## WORK INSTRUCTION
Lines from the one containing "Baking Hacks: 3-Ingredient Strawberry Pies" through the last line of the records below need to be repeated exactly; nothing else, and no pictures.

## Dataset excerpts
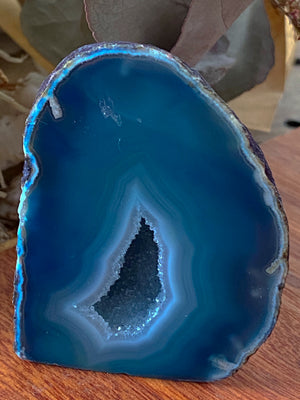 BLUE MINI NATURAL AGATE GEODE CAVE CRYSTAL (143g)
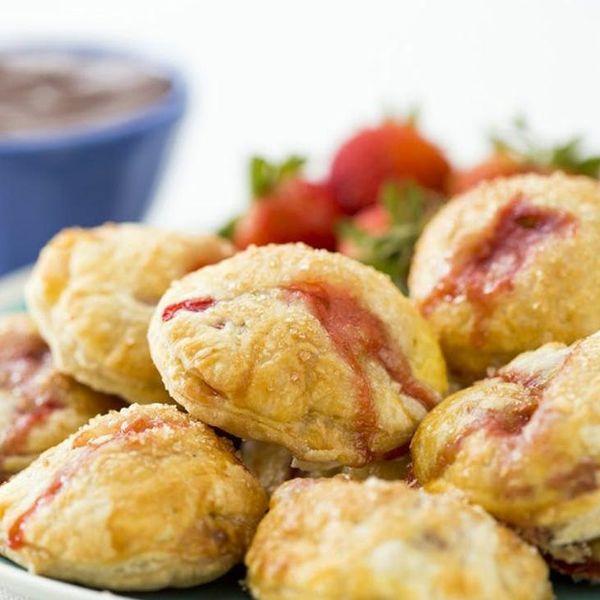 Baking Hacks: 3-Ingredient Strawberry Pies
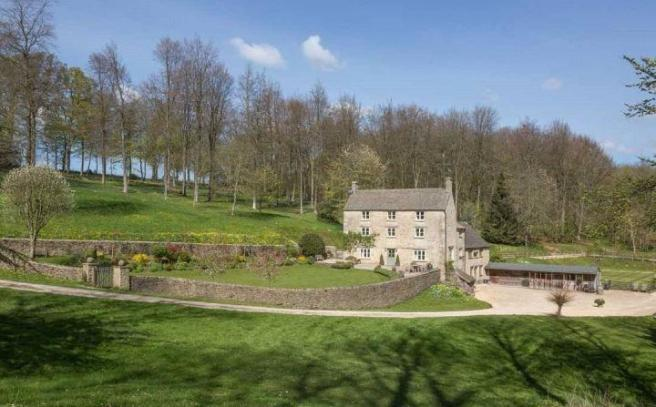 5 Bedroom Detached House For Sale In Bagendon Cirencester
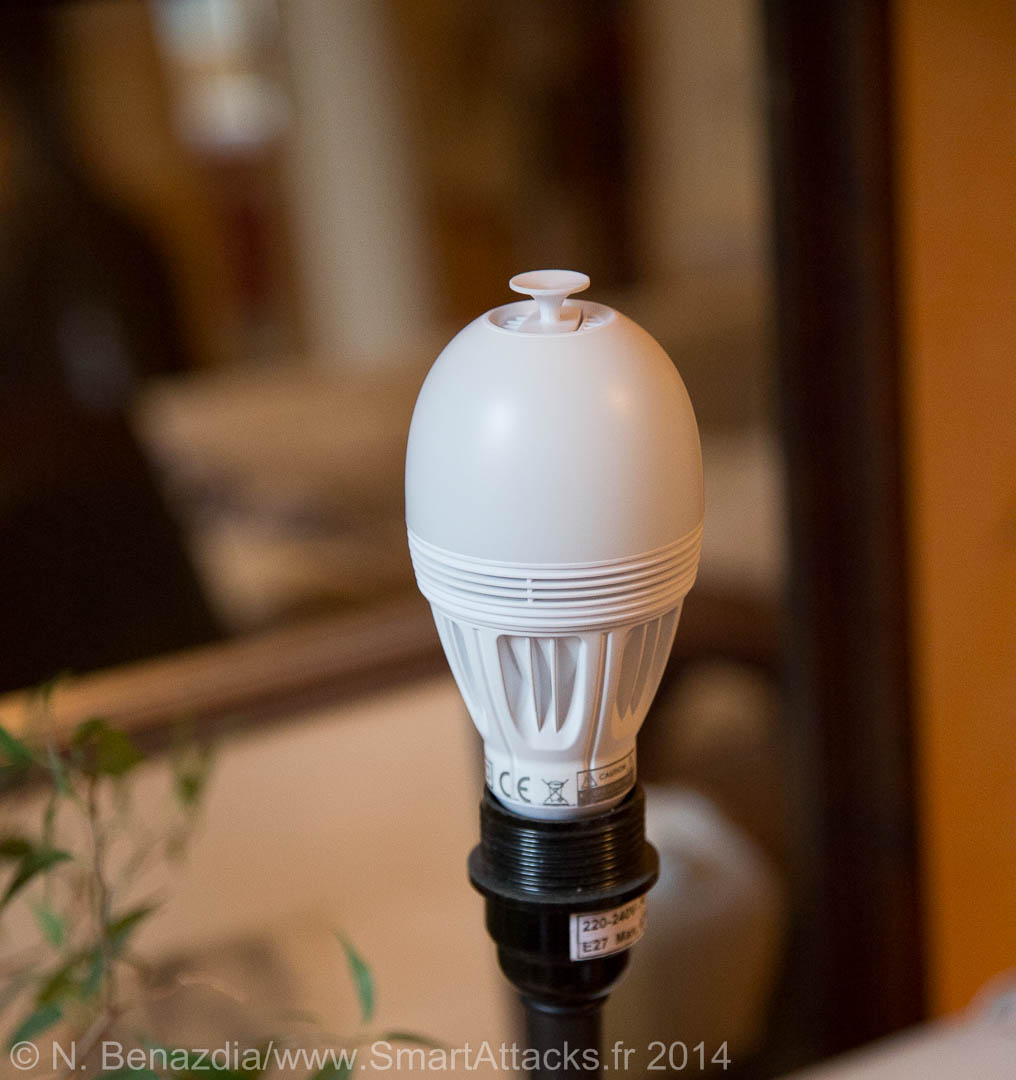 L'ampoule Awox AromaLight Color est légèrement plus haute qu'une grosse ampoule.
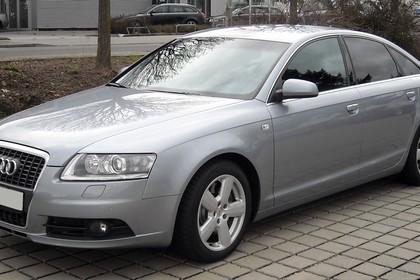 Audi A6 4f Aussenansicht Front schräg statisch silber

## EXPECTED ANSWER
 Baking Hacks: 3-Ingredient Strawberry Pies
 5 Bedroom Detached House For Sale In Bagendon Cirencester
 L'ampoule Awox AromaLight Color est légèrement plus haute qu'une grosse ampoule.
 Audi A6 4f Aussenansicht Front schräg statisch silber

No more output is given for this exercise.